A patient is hospitalized after an arrest for breaking windows in the home of a former domestic partner. The history reveals childhood abuse by a punitive parent, torturing family pets and an arrest for disorderly conduct. Which nursing diagnosis has priority? a. Risk for injury b. Post-trauma response c. Disturbed thought processes d. Risk for other-directed violence

D The defining characteristics for Risk for other-directed violence include a history of being abused as a child, having committed other violent acts, and demonstrating poor impulse control. The defining characteristics for the other diagnoses are not present in this scenario.

A patient sits in silence for 20 minutes after a therapy appointment, appearing tense and vigilant. The patient abruptly stands and paces back and forth, clenching and unclenching fists, and then stops and stares in the face of a staff member. The patient is: a. demonstrating withdrawal. b. working through angry feelings. c. attempting to use relaxation strategies. d. exhibiting clues to potential aggression.

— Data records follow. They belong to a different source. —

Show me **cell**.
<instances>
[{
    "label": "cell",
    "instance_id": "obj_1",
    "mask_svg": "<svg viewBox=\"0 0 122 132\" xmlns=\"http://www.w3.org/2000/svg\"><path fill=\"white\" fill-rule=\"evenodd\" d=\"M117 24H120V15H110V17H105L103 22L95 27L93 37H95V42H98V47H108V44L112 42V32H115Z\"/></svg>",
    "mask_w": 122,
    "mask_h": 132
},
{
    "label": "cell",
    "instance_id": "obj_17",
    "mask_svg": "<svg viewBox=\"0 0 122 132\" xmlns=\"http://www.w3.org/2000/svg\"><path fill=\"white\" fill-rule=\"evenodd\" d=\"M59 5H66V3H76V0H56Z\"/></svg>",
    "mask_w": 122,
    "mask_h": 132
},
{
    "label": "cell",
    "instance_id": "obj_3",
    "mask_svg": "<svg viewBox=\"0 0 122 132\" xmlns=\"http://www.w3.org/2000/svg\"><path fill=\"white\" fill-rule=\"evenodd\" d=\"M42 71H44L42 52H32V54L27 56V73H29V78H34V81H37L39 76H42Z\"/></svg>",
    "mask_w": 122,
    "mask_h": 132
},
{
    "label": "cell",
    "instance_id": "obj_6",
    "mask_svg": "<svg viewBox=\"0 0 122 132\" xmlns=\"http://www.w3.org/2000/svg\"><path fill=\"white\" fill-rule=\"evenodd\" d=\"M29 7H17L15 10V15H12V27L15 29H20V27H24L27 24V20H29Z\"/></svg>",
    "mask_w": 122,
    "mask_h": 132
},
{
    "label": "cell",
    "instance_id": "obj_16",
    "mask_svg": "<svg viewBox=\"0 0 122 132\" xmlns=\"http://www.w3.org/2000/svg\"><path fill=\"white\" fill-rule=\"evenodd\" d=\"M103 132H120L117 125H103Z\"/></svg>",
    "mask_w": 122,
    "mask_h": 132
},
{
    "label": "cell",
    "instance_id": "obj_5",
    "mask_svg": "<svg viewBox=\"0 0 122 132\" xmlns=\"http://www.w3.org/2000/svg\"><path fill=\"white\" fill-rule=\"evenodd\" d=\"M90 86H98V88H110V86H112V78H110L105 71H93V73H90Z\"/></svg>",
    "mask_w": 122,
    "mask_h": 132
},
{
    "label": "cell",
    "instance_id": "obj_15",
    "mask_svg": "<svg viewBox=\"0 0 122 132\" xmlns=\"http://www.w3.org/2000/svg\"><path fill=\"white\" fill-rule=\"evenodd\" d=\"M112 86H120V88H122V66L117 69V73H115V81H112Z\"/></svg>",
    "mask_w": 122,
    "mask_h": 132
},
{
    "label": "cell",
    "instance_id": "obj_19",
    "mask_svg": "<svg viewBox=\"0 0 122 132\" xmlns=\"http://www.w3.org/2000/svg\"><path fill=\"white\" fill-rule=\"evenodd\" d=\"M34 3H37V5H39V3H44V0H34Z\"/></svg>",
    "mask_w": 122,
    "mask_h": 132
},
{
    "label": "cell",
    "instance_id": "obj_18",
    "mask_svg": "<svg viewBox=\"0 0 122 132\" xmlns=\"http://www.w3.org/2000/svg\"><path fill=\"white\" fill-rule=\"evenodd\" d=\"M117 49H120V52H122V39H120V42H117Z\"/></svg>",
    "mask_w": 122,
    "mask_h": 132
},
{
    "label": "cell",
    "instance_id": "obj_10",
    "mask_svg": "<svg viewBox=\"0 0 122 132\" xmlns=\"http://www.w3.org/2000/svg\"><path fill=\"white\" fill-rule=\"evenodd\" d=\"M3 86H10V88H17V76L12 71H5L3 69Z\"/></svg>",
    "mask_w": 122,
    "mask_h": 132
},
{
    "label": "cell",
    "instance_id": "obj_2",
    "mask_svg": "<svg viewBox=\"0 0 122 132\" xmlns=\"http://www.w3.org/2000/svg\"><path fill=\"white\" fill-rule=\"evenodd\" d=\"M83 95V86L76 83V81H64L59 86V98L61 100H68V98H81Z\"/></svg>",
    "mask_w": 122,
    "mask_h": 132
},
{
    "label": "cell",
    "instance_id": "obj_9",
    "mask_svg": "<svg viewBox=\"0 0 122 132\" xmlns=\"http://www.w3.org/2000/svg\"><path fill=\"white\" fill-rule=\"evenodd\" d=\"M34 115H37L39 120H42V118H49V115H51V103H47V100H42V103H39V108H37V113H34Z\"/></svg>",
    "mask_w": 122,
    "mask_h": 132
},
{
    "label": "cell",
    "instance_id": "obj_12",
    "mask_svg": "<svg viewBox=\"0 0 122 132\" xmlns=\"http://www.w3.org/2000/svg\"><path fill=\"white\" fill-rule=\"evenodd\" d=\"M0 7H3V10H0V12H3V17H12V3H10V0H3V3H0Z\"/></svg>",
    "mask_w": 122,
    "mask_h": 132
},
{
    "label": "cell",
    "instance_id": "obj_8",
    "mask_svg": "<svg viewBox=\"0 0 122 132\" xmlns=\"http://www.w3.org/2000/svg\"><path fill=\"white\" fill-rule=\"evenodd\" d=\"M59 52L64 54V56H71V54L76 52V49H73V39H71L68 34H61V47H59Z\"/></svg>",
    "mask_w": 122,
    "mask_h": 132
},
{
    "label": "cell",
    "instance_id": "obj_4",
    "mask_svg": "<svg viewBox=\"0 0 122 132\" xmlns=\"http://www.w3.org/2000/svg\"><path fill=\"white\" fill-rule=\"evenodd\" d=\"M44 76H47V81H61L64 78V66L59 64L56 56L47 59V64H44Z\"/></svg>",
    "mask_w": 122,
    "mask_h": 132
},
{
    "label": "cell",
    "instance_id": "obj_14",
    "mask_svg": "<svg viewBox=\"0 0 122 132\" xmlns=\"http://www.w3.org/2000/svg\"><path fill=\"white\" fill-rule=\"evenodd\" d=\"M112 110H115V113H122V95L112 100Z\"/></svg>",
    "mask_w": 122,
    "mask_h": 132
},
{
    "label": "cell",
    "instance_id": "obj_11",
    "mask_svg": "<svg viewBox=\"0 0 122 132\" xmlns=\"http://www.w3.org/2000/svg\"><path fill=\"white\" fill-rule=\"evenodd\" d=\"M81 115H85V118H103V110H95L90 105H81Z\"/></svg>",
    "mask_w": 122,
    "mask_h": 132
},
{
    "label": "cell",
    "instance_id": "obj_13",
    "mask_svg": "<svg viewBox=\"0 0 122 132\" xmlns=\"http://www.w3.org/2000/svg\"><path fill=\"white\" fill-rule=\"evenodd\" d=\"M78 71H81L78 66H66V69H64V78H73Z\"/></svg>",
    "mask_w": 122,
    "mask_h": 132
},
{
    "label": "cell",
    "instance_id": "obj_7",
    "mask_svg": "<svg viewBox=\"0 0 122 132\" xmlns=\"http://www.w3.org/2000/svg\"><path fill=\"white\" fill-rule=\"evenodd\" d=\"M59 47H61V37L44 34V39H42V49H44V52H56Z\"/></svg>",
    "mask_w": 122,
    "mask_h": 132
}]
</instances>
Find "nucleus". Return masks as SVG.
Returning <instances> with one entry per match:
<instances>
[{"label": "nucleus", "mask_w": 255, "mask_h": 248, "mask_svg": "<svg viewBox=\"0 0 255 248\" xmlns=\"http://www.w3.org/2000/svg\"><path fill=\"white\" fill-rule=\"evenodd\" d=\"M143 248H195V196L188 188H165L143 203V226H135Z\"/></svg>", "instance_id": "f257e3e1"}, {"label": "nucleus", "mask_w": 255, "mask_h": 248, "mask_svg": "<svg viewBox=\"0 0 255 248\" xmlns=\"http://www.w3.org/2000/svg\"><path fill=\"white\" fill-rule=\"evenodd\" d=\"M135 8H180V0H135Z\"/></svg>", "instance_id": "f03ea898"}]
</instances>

D The description of the patients behavior shows the classic signs of someone whose potential for aggression is increasing.

An adult has recently been absent from work for 3-day periods on several occasions. Each time, the individual returns to work wearing dark glasses. Facial and body bruises are apparent. What is the occupational health nurses priority assessment? a. Interpersonal relationships b. Work responsibilities c. Socialization skills d. Physical injuries

D The individual should be assessed for possible battering. Physical injuries are abuse indicators and are the primary focus for assessment. No data support the other options

Information from a patients record that indicates marginal coping skills and the need for careful assessment of the risk for violence is a history of: a. childhood trauma. b. family involvement. c. academic problems. d. substance abuse.

D The nurse should suspect marginal coping skills in a patient with substance abuse. He or she is often anxious, may be concerned about inadequate pain relief, and may have a personality style that externalizes blame. The incorrect options do not signal as high a degree of risk as chemical dependence.